To break down the code line by line, we first import two libraries: diffusers, a library provided by Hugging Face, the most widely used platform offers provides easy access to state-of-the-art generative AI models, applications, and data sets. The code shown above is also an example from the Hugging Face documents, followed by torch, the deep learning framework for Python that facilitates the handling of tensors and enables acceleration through specific hardware. Then, we load the model, stable-diffusion-v1-5, a latent text-to-image diffusion model. Instead of operating directly with image space or pixels, it first compresses the images into the latent space. Then, it decompresses them to the visible image via a Variational autoencoder (VAE).

Subsequently, we dynamically select the computation device for the library torch to utilize. CUDA (Compute Unified Device Architecture) is a parallel computing framework developed by NVIDIA that enables developers to harness the computational power of Graphics Processing units (GPUs) for general-purpose computing tasks. If an NVIDIA graphics processor unit is available, it is utilized for enhanced computational performance. Otherwise, the CPU is used by default. A GPU significantly improves the model's performance, especially for computationally intensive tasks such as diffusion processes. While there are alternatives like ROCm (developed by AMD), MPS (Apple Silicon), and OpenCL, most online tutorials and resources are designed and developed with NVIDIA CUDA, making it necessary to purchase solely NVIDIA graphic cards for machine learning tasks.

Last but not least, we access the diffusion pipeline class, which abstracts away many of the complexities of working with diffusion models. We load the above pre-trained models and use the appropriate device to perform computations based on a given text input.

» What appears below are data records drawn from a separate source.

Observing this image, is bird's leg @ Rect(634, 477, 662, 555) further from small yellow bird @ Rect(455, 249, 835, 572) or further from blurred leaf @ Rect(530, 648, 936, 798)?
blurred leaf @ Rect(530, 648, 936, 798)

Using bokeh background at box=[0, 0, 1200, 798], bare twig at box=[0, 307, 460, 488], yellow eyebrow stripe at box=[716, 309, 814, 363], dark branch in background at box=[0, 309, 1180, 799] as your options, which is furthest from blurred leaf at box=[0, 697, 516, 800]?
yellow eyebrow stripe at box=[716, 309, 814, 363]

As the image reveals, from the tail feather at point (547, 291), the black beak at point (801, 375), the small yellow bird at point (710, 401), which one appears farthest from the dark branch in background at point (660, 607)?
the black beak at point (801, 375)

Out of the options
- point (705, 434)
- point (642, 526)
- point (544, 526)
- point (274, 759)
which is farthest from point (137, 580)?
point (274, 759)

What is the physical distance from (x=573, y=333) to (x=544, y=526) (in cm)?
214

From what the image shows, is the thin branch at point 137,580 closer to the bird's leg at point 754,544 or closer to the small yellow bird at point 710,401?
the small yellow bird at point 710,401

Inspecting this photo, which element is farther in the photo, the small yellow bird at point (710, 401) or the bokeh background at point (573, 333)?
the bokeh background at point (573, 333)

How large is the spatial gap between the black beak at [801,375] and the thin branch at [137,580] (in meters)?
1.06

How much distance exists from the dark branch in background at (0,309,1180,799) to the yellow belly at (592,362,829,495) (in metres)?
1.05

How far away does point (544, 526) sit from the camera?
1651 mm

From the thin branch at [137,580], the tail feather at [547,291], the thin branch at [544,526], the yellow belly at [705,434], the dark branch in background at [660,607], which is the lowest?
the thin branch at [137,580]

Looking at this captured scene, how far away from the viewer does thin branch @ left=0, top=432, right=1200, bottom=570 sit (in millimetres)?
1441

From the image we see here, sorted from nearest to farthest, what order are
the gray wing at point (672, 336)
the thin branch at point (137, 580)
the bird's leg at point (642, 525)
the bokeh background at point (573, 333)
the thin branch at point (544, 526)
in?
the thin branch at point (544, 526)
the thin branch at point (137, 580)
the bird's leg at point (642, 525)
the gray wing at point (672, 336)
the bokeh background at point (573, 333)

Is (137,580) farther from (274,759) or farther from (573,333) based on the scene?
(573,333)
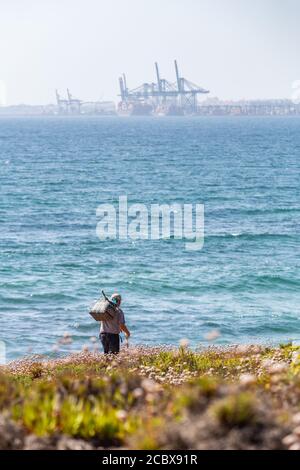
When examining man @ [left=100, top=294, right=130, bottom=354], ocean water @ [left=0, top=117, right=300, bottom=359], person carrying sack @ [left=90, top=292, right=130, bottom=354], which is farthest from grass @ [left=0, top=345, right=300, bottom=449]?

These seven lines of code have been integral to my practices, with minor alterations such as using different models or generation methods. Nonetheless, this code has consistently been the foundation for my artistic work, enabling the practical use of state-of-the-art image generation methods. Images seem to magically appear through it, with complex processes greatly simplified for direct usage.

Despite the reduction of complexity, code remains essential to artistic practices in AI, becoming abstract lines of text that can be copied, pasted, and executed across various machines to perform multiple tasks.

Just last week, I was struggling to connect my computer to a wireless printer. How did this phenomenon of generating an image come to be?